Потом его тронули аккуратно за плечо и он вошел в кабинет. За столом, старым, полированным и кособоким. Сидел дежурный протоирей. Он что-то писал, не отрываясь. И его лакированная, прилизанная с усердием шевелюра отливала мерзостью.
– А это ты, – он посмотрел на Марка как на бутыль с опротивевшим самогоном.
– Вызывали, – констатировал факт своего присутствия студент и смело уселся в кресло напротив.
– Стихи говорят пишешь хорошие? – вдруг неожиданно спросил он и ехидно улыбнулся сквозь зубы.
– Иногда, – спокойно ответил Марк и тоже выстроил подобие приветствия на лице.

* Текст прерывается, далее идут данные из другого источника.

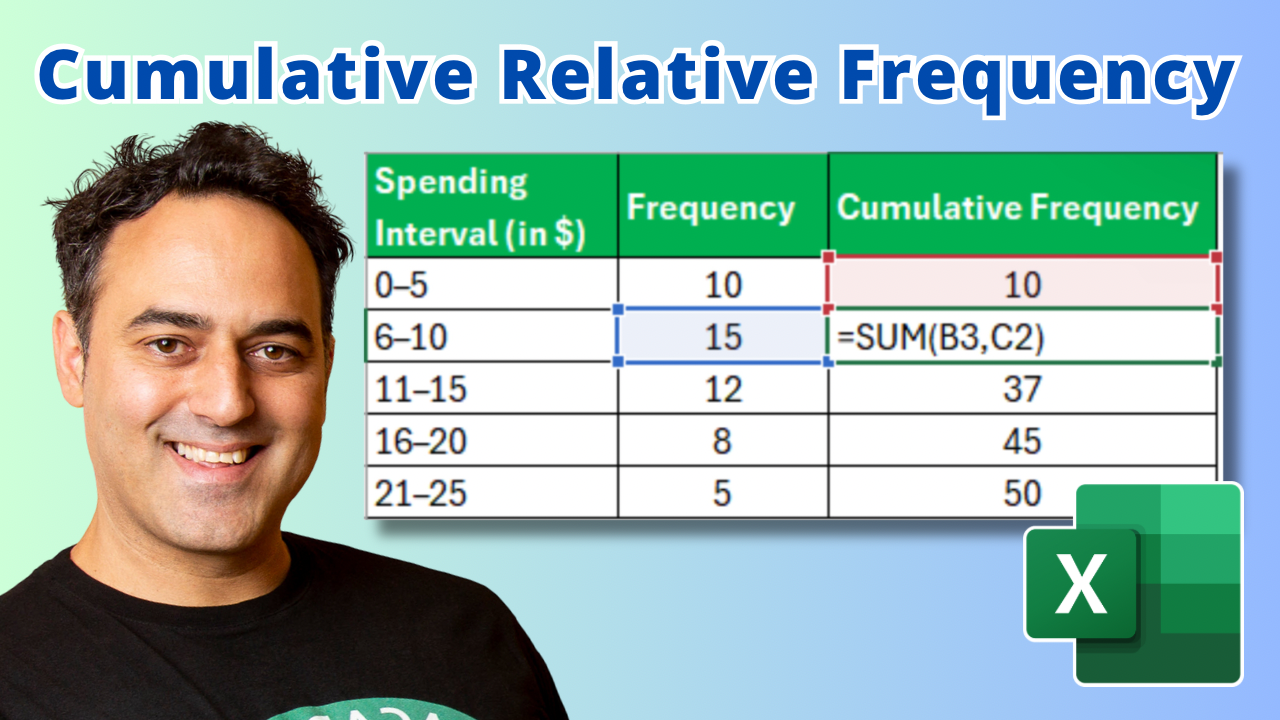 Cumulative Relative Frequency

| Spending Interval (in $) | Frequency | Cumulative Frequency |
|---|---|---|
| 0–5 | 10 | 10 |
| 6–10 | 15 | =SUM(B3,C2) |
| 11–15 | 12 | 37 |
| 16–20 | 8 | 45 |
| 21–25 | 5 | 50 |

X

– Прочтешь? – не отрывая головы от своей «писанины» спросил офицер литслужбы.
Марк откашлявшись начал читать стихи:
и усну я, где клевер душистый
где роса в изумрудной траве
где цветок, золотисто- пушистый
улыбается желтой луне
где веселые эльфы на струнах
пропоют о вселенской любви
где гадают старухи на рунах
где степные растут ковыли
там закрою глаза, и на веки
по течению, властью огня
нас уносят смертельные реки
от любви, от мечты, от тебя..
– Уснешь, куда же ты денешься, – сухо сказал протоирей и опять улыбнулся казенно.
– А дальше?
– А дальше поедешь ты в лагерь сынок, – сказал он, хотя они кажется были ровесниками.

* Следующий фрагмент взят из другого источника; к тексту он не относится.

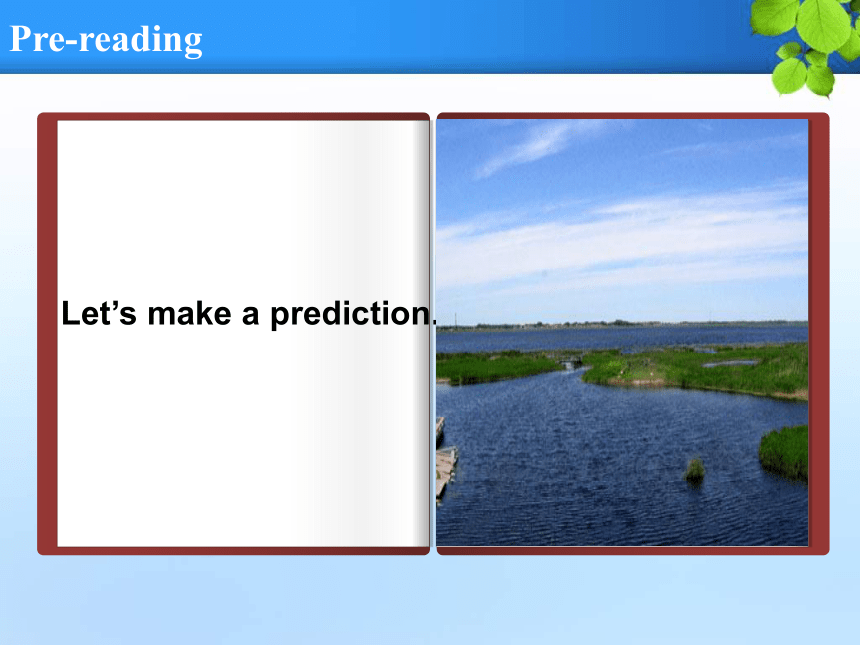 Pre-reading

Let’s make a prediction.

– Вы наверняка шутите? – спокойно отреагировал Марк. Не укладывалось еще в его юношеской голове это. Как можно человека посадить в тюрьму за то, что он не читал Ремарка или Бредбери? Как можно все общество привести к единому знаменателю? Как все… все жители одного государства могут быть одинаково культурны? Как?! И эта женщина. Кричащая в немой, побеленный потолок…
…я нормальный человек…
Его дело стало показательным. Прогремело на всю страну. Двадцать лет лагерей. А потом еще добавили. Когда узнали что он рассказывает о своих странных снах сокамерникам. А это, по новым законам, было ересью. Несоизмеримой с культурным пластом прошлого и тем более настоящего.
– Так о чем вы господа спорили? – Марк устало опустился на нары и вытянулся. Ноги гудели, в пояснице что-то хрустнуло. В своих размышлениях и воспоминаниях он совершенно потерял нить разговора сокамерников.

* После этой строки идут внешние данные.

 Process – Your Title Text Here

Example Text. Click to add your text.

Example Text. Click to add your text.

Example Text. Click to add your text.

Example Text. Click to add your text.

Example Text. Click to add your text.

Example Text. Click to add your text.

– Любая концепция русских сказок совершенно непритязательна и недвусмысленна, – пытался что-то донести до своего оппонента Олег, – К примеру, возьми колобка. В своей абсолютной подсознательной ипостаси он символизирует голову. Убежать от дедушки с бабушкой, повстречать диких животных, угодить в лапы к лисе, все это о потере головы. Не в буквальном конечно смысле. И сказка нравоучительно говорит нам: не теряй головы и все не будет настолько печально. Или, всегда думай своей головой.